The University of Notre Dame recently announced a $100 million commitment to a Poverty Initiative that will lead in the study of the root causes of poverty and advance evidence-based practices that have been shown to alleviate poverty in the United States and abroad. Poverty and the opioid epidemic are intimately connected, and the University’s work on evidence-based practices will directly serve the National Opioids Settlement and the victims it is meant to help. Notre Dame’s Wilson Sheehan Lab for Economic Opportunities (LEO) and Lucy Institute for Data and Society are leading national efforts to understand the opioid crisis and house the opioid litigation data. The Bloomberg School of Public Health at Johns Hopkins’ nationally recognized Principles for the Use of Funds From the Opioid Litigation identifies using evidence to guide spending as one of its five guiding principles. Notre Dame aims to utilize opioid litigation data to produce research that advances the understanding of the impact of the opioid epidemic across the country and how to best implement opioid abatement programs.

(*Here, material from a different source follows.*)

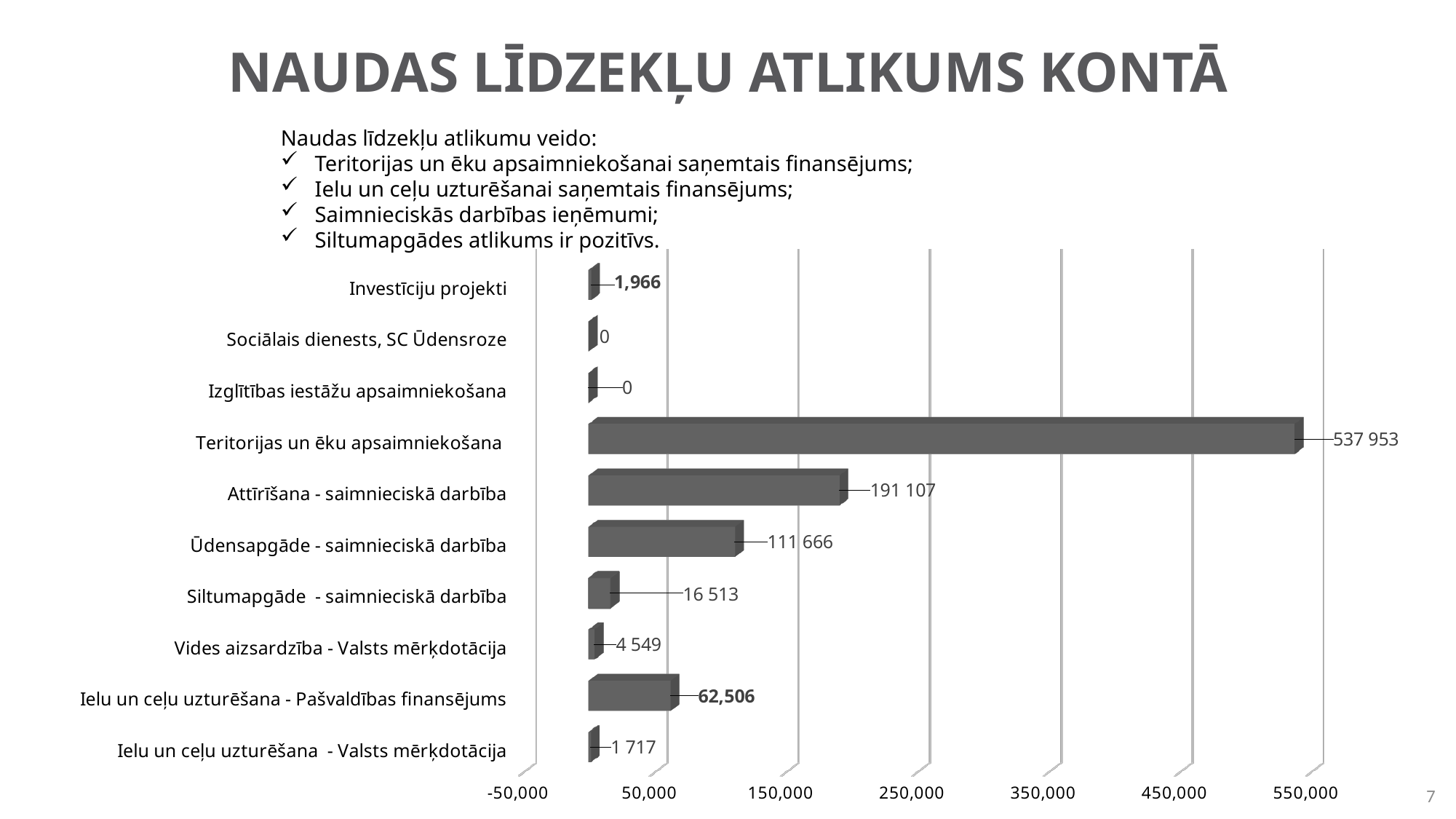
What type of chart is shown on the slide? bar chart How many categories are shown in the chart? 10 Which is larger, Ūdensapgāde - saimnieciskā darbība or Ielu un ceļu uzturēšana - Pašvaldības finansējums? Ūdensapgāde - saimnieciskā darbība What is the value for Attīrīšana - saimnieciskā darbība? 191 107 What is the difference between Attīrīšana - saimnieciskā darbība and Ūdensapgāde - saimnieciskā darbība? 79 441 Is the value for Teritorijas un ēku apsaimniekošana greater or less than 450,000? greater What is the difference between Teritorijas un ēku apsaimniekošana and Attīrīšana - saimnieciskā darbība? 346 846 What is the value for Siltumapgāde - saimnieciskā darbība? 16 513 What is the value for Investīciju projekti? 1,966 Which category has the highest value? Teritorijas un ēku apsaimniekošana What is the value for Ielu un ceļu uzturēšana - Pašvaldības finansējums? 62,506 What is the value for Teritorijas un ēku apsaimniekošana? 537 953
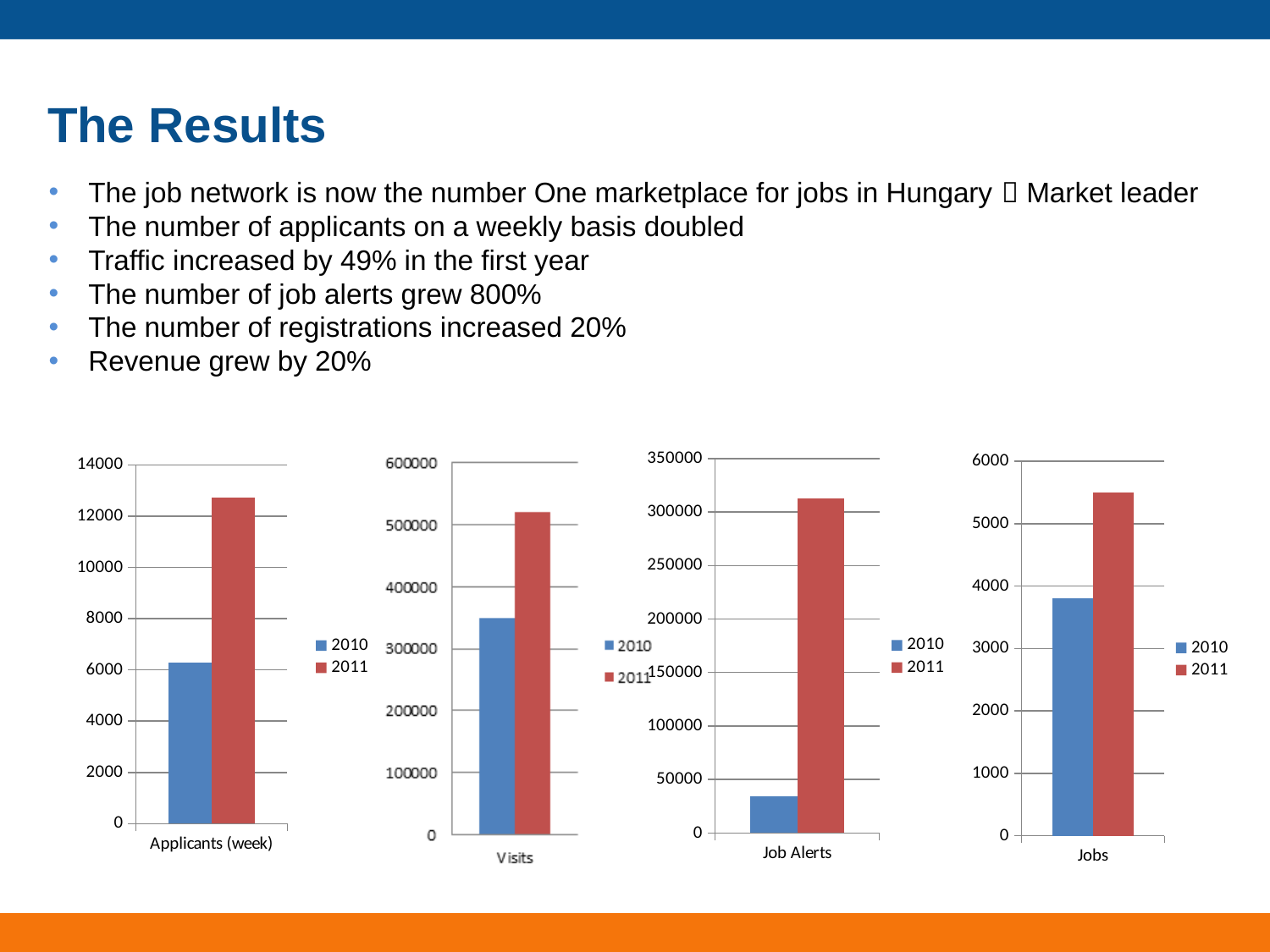
How many series does the legend of the Visits chart list? 2 How many bar charts are shown on the slide? 4 In the Visits chart, is the value for 2011 greater or less than 500000? greater In the Jobs chart, is the value for 2011 greater or less than 5000? greater In the Applicants (week) chart, which series has the larger value, 2010 or 2011? 2011 In the Visits chart, is the value for 2010 greater or less than 400000? less What kind of chart is the Applicants (week) chart? bar chart In the Jobs chart, which series has the larger value, 2010 or 2011? 2011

Attorney and University of Notre Dame alumnus Paul Farrell is a longtime leader in the fight against the opioid epidemic, which has hit his home state of West Virginia particularly hard. Farrell spearheaded litigation that resulted in a recent $400 million settlement for all of West Virginia’s counties and cities, building a coalition of communities in desperate need of addiction treatment and recovery services. Aware of Notre Dame’s expertise in evidence-based poverty solutions, he approached the University to act as a convener for this important conversation to ensure hard-fought settlement funds will best serve the people and communities who need them most. Having been called upon to act as a convener, the University of Notre Dame endeavors to use its well of academic expertise and scholarship to fulfill its mission of being a force for good, especially to address this ongoing epidemic.

The Summit

The University of Notre Dame will bring together leaders from across campus, including James X. Sullivan, Professor of Economics and Director of the Poverty Initiative, and William Evans, Keough-Hesburgh Professor of Economics and co-founder of the Wilson Sheehan Lab for Economic Opportunities, to run workshops on how evidence-based practices can be used to evaluate distribution processes, discuss ways to design, pilot, and test interventions prior to scaling them up, and how data can be used to track and evaluate all aspects of these processes. The ultimate goal is to ensure that the National Opioids Settlement best helps those victims it is meant to serve.